***** Provided passage *****

Off-duty security officer helps subdue Va. school shooter

April 18, 2013
AlliedBarton security director recounts tale of heroism

April 12, 2013 was supposed to be a peaceful, relaxing day off for Jim Gorman. The AlliedBarton security director for the New River Valley Mall in Christiansburg, Va., was celebrating his 33rd wedding anniversary when he realized that he still had his company fuel card in his wallet and decided to drive to the mall to give it to a colleague.

Shortly after returning the card, Gorman received a call that there may possibly be a shooter at the New River Community College, which has a satellite location inside the mall. “I turned my vehicle around, went back and I saw two police officers at the rear door of the college and my wife was with me and I said ‘well, I have to get you out of here,’” said Gorman recounting the events of that day. “Then, I pulled (up) and the subject was standing by his car in front of the community college because he had pulled his car right up to the one exit and blocked it with his vehicle.”

***** Dataset extract *****

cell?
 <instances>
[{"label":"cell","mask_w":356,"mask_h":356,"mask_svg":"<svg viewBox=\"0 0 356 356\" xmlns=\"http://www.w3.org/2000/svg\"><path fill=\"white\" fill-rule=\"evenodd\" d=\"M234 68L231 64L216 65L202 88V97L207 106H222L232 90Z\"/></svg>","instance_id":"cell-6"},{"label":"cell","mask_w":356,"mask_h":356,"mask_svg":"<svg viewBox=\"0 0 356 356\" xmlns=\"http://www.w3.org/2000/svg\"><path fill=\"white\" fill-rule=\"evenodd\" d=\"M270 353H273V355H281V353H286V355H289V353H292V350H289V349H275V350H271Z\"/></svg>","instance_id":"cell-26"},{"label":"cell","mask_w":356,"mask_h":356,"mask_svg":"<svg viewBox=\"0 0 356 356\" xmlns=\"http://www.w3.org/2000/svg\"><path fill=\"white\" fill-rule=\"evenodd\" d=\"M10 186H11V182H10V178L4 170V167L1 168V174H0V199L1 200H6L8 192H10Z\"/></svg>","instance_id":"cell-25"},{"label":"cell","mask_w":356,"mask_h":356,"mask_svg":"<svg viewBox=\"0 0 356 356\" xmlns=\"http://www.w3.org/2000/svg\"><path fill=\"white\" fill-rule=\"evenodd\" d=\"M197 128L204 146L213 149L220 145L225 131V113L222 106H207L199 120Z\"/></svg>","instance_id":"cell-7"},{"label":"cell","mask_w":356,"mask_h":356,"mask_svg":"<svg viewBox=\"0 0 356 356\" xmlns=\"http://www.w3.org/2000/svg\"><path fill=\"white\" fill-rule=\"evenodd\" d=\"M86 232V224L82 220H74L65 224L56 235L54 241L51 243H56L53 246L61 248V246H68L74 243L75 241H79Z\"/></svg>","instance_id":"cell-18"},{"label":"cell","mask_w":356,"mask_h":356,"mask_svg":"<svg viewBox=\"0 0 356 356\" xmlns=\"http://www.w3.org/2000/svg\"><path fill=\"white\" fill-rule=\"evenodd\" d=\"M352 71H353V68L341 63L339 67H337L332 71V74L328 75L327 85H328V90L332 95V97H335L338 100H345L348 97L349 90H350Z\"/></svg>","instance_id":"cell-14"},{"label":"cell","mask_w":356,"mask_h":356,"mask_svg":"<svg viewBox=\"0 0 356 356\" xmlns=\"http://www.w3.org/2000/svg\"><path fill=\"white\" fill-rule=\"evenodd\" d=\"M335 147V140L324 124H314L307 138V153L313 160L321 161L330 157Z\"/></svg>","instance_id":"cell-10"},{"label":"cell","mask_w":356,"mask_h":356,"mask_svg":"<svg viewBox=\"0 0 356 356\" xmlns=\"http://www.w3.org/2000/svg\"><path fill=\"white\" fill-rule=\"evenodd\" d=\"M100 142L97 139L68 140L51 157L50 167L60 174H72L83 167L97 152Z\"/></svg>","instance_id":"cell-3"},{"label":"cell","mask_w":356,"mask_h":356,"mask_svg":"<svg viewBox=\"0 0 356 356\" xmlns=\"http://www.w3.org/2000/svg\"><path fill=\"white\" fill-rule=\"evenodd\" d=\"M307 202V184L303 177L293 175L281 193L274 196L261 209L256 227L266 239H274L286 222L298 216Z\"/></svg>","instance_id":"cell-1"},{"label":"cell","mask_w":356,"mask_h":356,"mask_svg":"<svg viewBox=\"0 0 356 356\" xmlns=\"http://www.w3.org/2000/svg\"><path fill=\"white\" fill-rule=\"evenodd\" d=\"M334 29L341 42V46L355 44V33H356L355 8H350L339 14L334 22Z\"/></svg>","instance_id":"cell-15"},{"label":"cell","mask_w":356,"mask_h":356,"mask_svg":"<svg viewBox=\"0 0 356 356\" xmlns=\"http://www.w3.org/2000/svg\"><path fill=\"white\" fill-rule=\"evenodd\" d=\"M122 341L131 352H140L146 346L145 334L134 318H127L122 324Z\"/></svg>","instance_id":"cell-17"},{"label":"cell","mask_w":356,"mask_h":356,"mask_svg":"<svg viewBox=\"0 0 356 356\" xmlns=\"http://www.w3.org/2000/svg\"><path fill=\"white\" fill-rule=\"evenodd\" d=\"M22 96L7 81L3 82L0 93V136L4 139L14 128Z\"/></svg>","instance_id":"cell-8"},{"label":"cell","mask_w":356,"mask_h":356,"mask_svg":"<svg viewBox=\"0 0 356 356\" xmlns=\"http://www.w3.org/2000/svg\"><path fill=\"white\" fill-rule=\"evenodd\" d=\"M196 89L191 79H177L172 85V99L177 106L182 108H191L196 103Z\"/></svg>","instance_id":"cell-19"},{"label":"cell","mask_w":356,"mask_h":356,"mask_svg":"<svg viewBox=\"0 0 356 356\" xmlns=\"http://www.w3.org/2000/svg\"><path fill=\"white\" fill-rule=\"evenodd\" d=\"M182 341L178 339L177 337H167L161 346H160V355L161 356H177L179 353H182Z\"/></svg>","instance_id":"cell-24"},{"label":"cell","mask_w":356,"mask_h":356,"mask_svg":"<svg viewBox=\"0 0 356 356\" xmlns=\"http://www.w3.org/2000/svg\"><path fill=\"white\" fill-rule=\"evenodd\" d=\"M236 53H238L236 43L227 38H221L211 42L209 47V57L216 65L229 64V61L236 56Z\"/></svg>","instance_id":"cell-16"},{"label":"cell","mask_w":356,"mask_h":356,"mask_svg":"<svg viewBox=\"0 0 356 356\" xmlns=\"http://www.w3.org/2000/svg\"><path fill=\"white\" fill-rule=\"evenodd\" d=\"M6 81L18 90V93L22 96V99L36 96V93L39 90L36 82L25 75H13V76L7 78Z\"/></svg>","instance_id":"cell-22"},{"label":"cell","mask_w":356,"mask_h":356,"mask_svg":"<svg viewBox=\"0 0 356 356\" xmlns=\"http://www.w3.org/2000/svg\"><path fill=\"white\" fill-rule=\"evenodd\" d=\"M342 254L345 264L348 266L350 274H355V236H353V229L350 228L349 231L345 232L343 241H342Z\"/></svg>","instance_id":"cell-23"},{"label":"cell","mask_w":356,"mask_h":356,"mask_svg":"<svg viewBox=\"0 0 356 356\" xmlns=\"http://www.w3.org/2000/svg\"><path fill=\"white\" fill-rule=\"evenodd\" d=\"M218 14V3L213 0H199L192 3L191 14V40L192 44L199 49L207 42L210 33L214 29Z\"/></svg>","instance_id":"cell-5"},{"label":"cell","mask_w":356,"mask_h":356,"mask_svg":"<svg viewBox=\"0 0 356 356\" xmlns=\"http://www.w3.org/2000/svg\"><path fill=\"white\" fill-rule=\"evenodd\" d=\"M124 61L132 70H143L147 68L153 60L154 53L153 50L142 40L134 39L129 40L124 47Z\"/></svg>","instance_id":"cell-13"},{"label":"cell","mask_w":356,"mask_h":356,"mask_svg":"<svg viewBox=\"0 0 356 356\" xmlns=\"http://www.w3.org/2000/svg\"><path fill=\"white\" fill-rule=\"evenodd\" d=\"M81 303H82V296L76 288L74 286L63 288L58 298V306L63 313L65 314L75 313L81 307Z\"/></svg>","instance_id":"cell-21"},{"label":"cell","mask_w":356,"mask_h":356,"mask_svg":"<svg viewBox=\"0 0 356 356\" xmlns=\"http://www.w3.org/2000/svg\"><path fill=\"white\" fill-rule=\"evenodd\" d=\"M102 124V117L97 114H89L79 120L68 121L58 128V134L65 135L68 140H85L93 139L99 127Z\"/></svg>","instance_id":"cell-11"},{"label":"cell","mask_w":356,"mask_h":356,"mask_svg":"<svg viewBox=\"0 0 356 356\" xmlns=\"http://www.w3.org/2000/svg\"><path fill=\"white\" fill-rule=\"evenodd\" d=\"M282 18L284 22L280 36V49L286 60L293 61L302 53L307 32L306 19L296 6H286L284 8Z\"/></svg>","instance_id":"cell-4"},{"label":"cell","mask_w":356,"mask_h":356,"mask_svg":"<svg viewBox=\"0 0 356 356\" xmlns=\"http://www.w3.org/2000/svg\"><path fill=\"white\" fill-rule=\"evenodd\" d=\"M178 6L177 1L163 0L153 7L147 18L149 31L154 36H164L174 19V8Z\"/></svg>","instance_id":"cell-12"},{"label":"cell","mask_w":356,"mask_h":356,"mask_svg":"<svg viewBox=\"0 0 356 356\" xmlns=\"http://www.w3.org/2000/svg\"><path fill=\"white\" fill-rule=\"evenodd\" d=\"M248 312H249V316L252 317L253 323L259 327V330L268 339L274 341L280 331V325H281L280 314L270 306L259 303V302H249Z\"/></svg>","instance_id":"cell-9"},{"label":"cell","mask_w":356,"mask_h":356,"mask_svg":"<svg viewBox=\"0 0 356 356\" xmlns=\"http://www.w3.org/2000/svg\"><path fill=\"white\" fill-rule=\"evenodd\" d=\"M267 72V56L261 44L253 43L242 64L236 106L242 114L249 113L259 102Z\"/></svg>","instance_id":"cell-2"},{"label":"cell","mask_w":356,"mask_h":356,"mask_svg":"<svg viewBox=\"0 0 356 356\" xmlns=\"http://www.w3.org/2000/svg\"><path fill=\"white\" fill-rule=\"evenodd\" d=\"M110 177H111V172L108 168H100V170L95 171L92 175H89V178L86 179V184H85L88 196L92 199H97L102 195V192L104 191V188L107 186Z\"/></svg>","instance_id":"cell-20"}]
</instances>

*****

:: Work instructions ::
- 1) In the article on the Virginia school shooting, what occasion was Jim Gorman celebrating on April 12, 2013?
- 2) Please translate this sentence from the article on the Virginia school shooting into Spanish: "Shortly after returning the card, Gorman received a call that there may possibly be a shooter at the New River Community College, which has a satellite location inside the mall."

:: Per-task outputs ::
- 1) His 33rd wedding anniversary.

- 2) Poco después de devolver la tarjeta, Gorman recibió una llamada según la cual posiblemente había un tirador en el New River Community College, que tiene una sede satélite dentro del centro comercial.